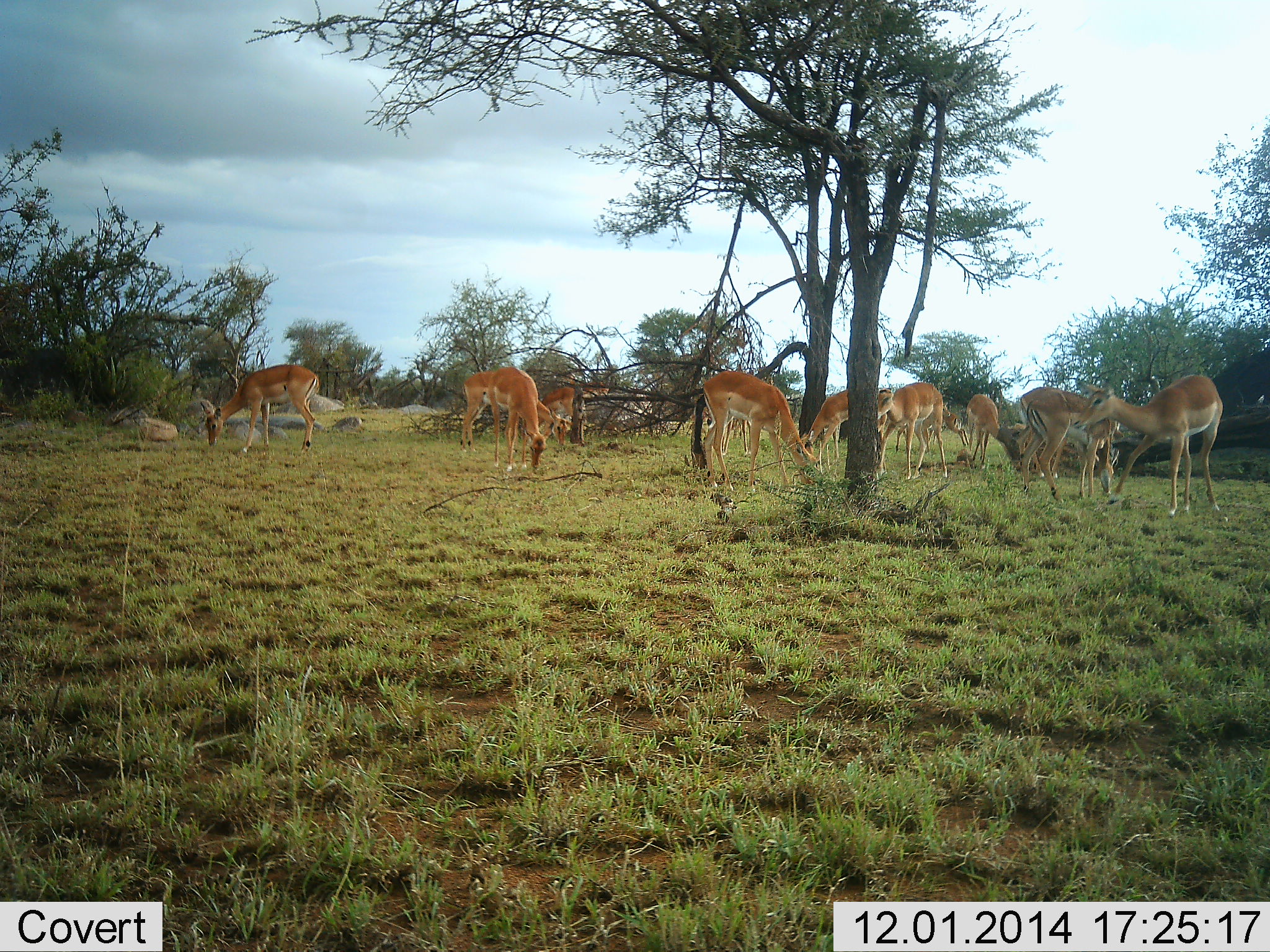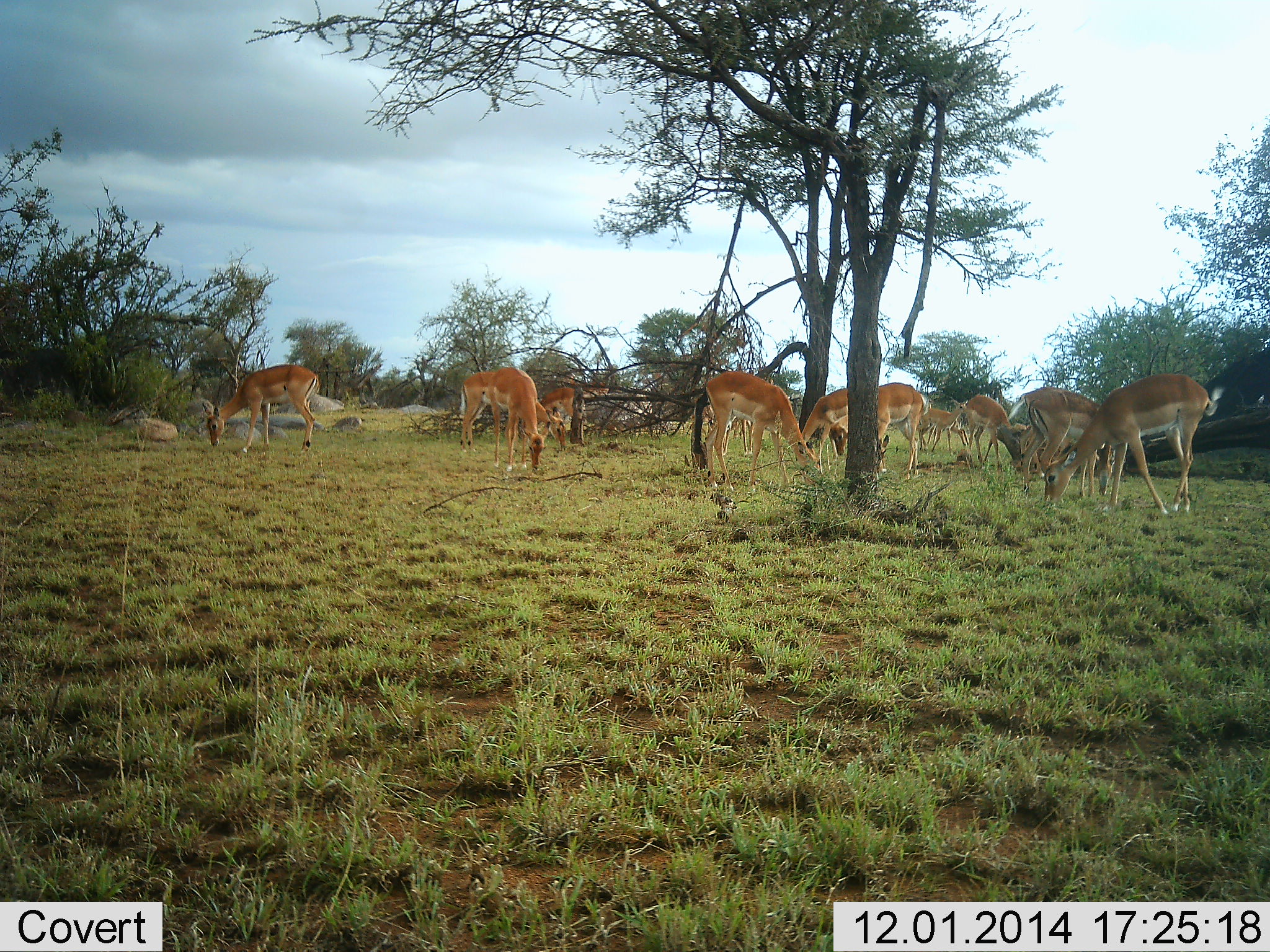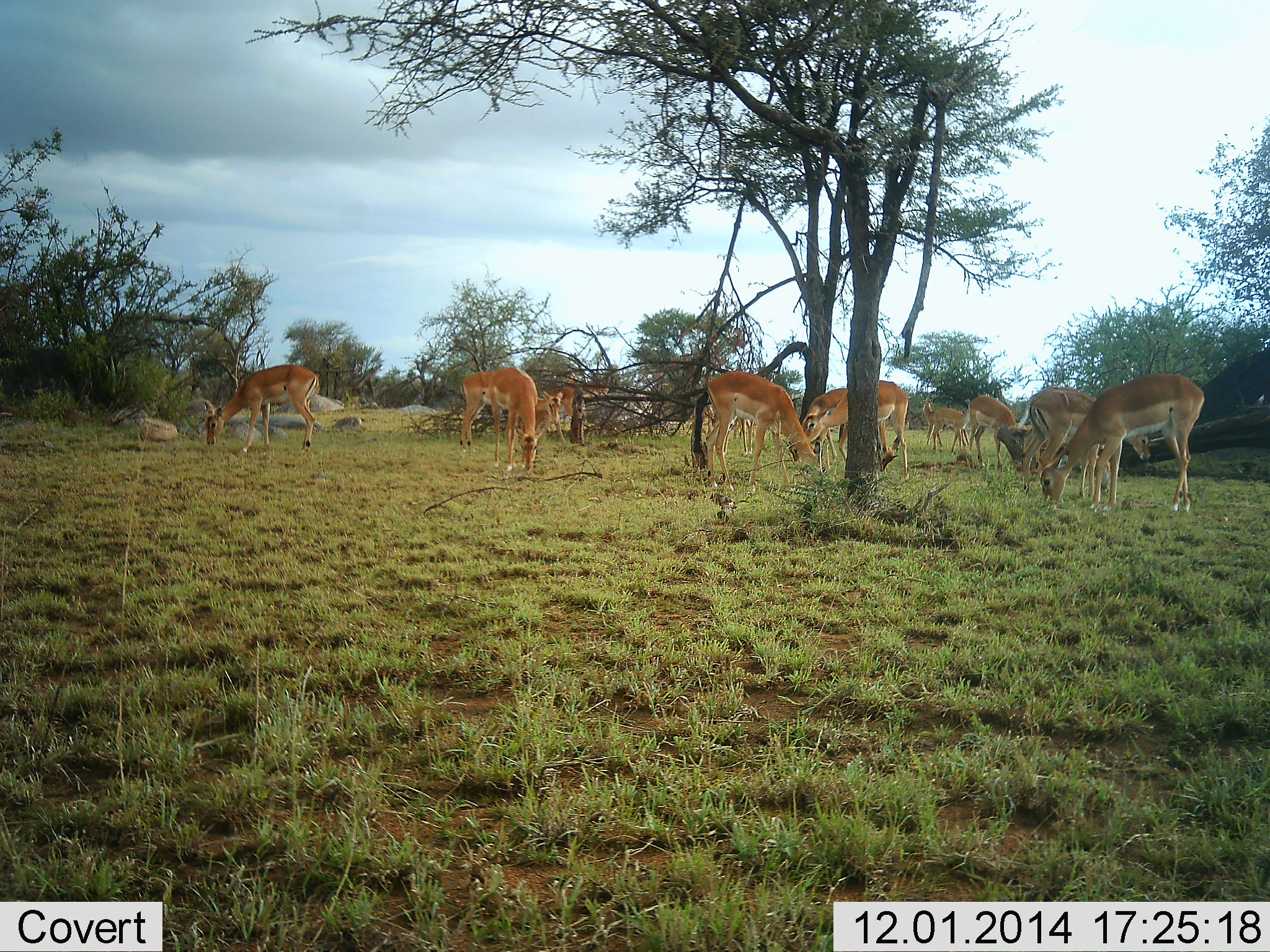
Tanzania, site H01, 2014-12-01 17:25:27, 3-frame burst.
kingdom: Animalia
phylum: Chordata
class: Mammalia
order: Artiodactyla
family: Bovidae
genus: Aepyceros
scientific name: Aepyceros melampus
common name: impala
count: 11-50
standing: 50%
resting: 0%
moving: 30%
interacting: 10%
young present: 0%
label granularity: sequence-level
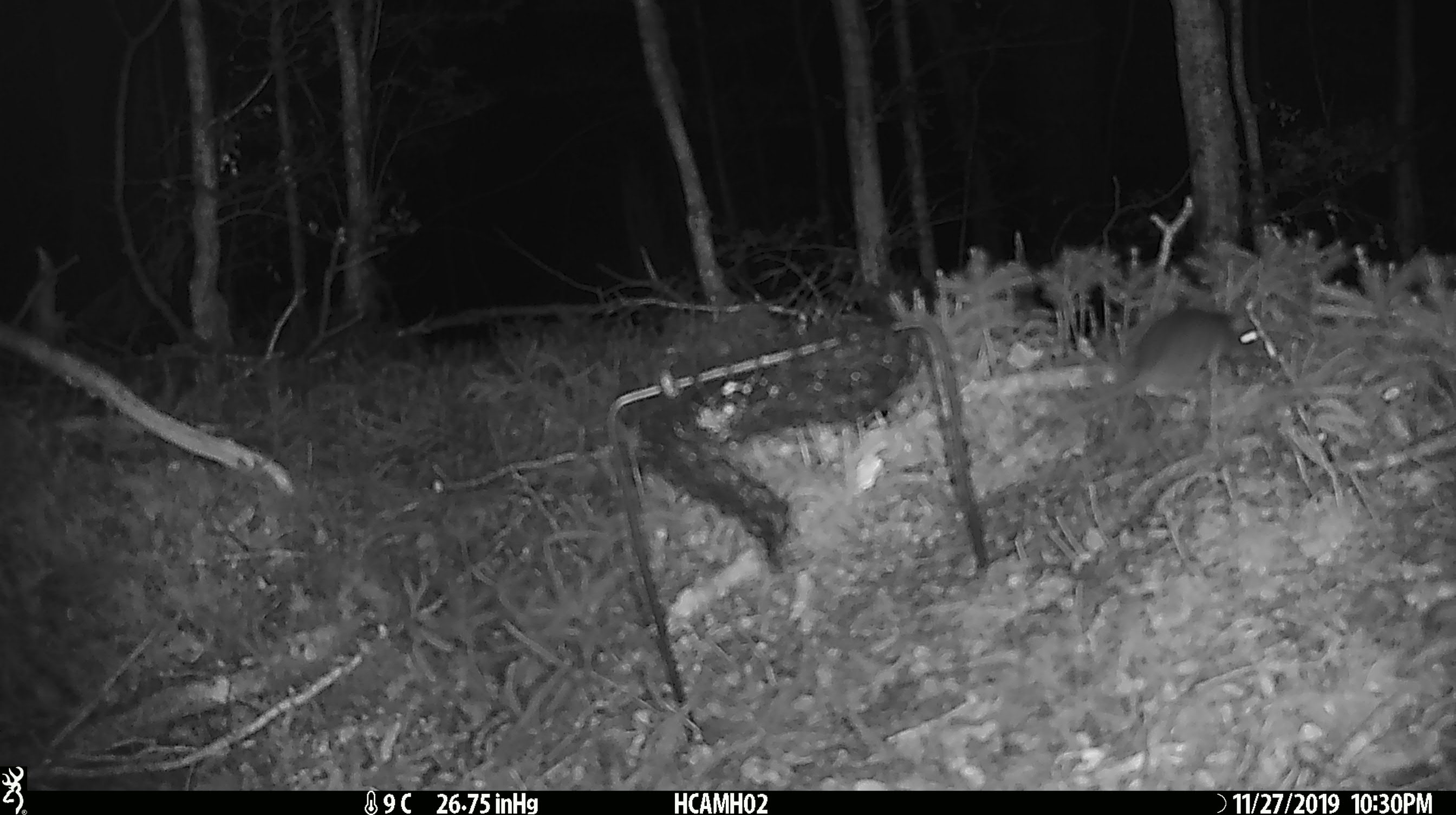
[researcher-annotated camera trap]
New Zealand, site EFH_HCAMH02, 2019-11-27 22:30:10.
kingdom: Animalia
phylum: Chordata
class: Mammalia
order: Rodentia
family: Muridae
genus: Mus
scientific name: Mus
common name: mouse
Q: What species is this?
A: Mouse (Mus).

+++

Exactly as written, please give again the lines from the beginning of the listing through the line containing "New Zealand, site", inclusive, without any pictures.

Tanzania, site H01, 2014-12-01 17:25:27, 3-frame burst.
kingdom: Animalia
phylum: Chordata
class: Mammalia
order: Artiodactyla
family: Bovidae
genus: Aepyceros
scientific name: Aepyceros melampus
common name: impala
count: 11-50
standing: 50%
resting: 0%
moving: 30%
interacting: 10%
young present: 0%
label granularity: sequence-level
[researcher-annotated camera trap]
New Zealand, site EFH_HCAMH02, 2019-11-27 22:30:10.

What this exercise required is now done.